Effective pain management requires careful thought and collaboration between providers, as nursing home residents often have many other conditions that may confound pain assessments. More research is needed to determine if strict adherence to the AGS, AMDA, or any other pain guidelines can effectively address pain in the setting of complex patient needs. Research is also needed to better understand the optimal assessment and management of all types of pain for patients in LTC settings. The available recommendations for pain assessment would benefit from additional testing in prospective clinical trials in nursing homes to ensure their validity and effectiveness before they are implemented in LTC facilities nationwide. Studies that determine the most effective interventions for persistent pain in older adults in general and in the LTC setting in particular are needed as well. In addition, more randomized controlled trials should be undertaken to evaluate pharmacologic, nonpharmacologic, and combined therapies in this often complex population with comorbidities.
Based on our review of the literature, multifaceted approaches and quality improvement initiatives to integrate pain management changes at the institutional level are most likely to be helpful.

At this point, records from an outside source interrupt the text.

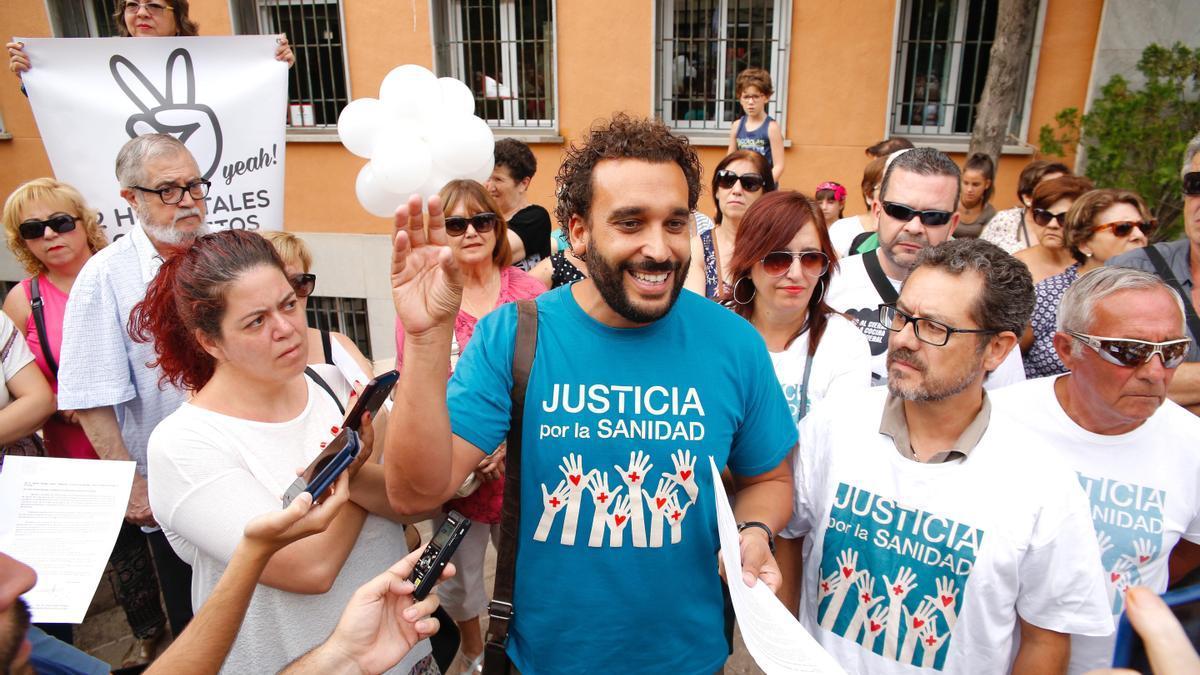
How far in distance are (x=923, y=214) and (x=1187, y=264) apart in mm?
1021

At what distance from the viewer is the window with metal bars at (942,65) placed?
7023 mm

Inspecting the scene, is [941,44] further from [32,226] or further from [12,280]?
[12,280]

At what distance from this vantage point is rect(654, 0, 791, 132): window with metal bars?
7.20 meters

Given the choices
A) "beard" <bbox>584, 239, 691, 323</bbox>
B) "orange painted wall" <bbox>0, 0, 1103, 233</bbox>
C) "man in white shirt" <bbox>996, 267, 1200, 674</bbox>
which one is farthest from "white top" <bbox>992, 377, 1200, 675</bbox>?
"orange painted wall" <bbox>0, 0, 1103, 233</bbox>

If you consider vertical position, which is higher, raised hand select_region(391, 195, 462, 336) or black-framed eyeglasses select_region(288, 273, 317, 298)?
raised hand select_region(391, 195, 462, 336)

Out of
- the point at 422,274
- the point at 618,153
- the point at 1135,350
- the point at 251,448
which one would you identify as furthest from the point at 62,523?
the point at 1135,350

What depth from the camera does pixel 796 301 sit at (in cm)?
257

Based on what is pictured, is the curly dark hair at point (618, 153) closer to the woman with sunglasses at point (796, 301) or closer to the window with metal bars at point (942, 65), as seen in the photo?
Answer: the woman with sunglasses at point (796, 301)

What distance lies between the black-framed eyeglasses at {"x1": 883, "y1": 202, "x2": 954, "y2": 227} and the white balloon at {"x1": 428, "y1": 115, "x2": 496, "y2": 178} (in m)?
1.81

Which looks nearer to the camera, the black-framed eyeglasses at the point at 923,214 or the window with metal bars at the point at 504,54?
the black-framed eyeglasses at the point at 923,214

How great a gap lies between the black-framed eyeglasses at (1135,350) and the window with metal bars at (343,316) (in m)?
7.56

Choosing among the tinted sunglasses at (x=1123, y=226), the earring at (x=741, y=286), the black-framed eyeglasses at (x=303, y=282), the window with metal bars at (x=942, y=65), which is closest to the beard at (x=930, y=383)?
the earring at (x=741, y=286)

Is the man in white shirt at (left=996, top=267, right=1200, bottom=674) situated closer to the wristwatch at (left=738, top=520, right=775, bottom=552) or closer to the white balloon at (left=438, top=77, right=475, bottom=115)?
the wristwatch at (left=738, top=520, right=775, bottom=552)

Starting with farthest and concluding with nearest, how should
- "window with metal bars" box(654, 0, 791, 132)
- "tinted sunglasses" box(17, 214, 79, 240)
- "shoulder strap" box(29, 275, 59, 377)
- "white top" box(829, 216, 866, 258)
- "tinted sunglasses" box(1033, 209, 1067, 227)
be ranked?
1. "window with metal bars" box(654, 0, 791, 132)
2. "white top" box(829, 216, 866, 258)
3. "tinted sunglasses" box(1033, 209, 1067, 227)
4. "tinted sunglasses" box(17, 214, 79, 240)
5. "shoulder strap" box(29, 275, 59, 377)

Patients and families should engage in decision-making with providers regarding potential pharmacologic treatments whenever possible, weighing the benefits and burdens of therapies, and informing providers about their personal values and concerns. Appropriate patient and family involvement will ensure that patient goals remain at the center of care.
This study was supported in part by grants awarded to Dr. Ritchie from the US Agency for Healthcare Research and Quality, the National Institutes of Health, the Health Resources and Services Administration, and the Donald W. Reynolds Foundation.
Dr. Farless reports no relevant financial relationships.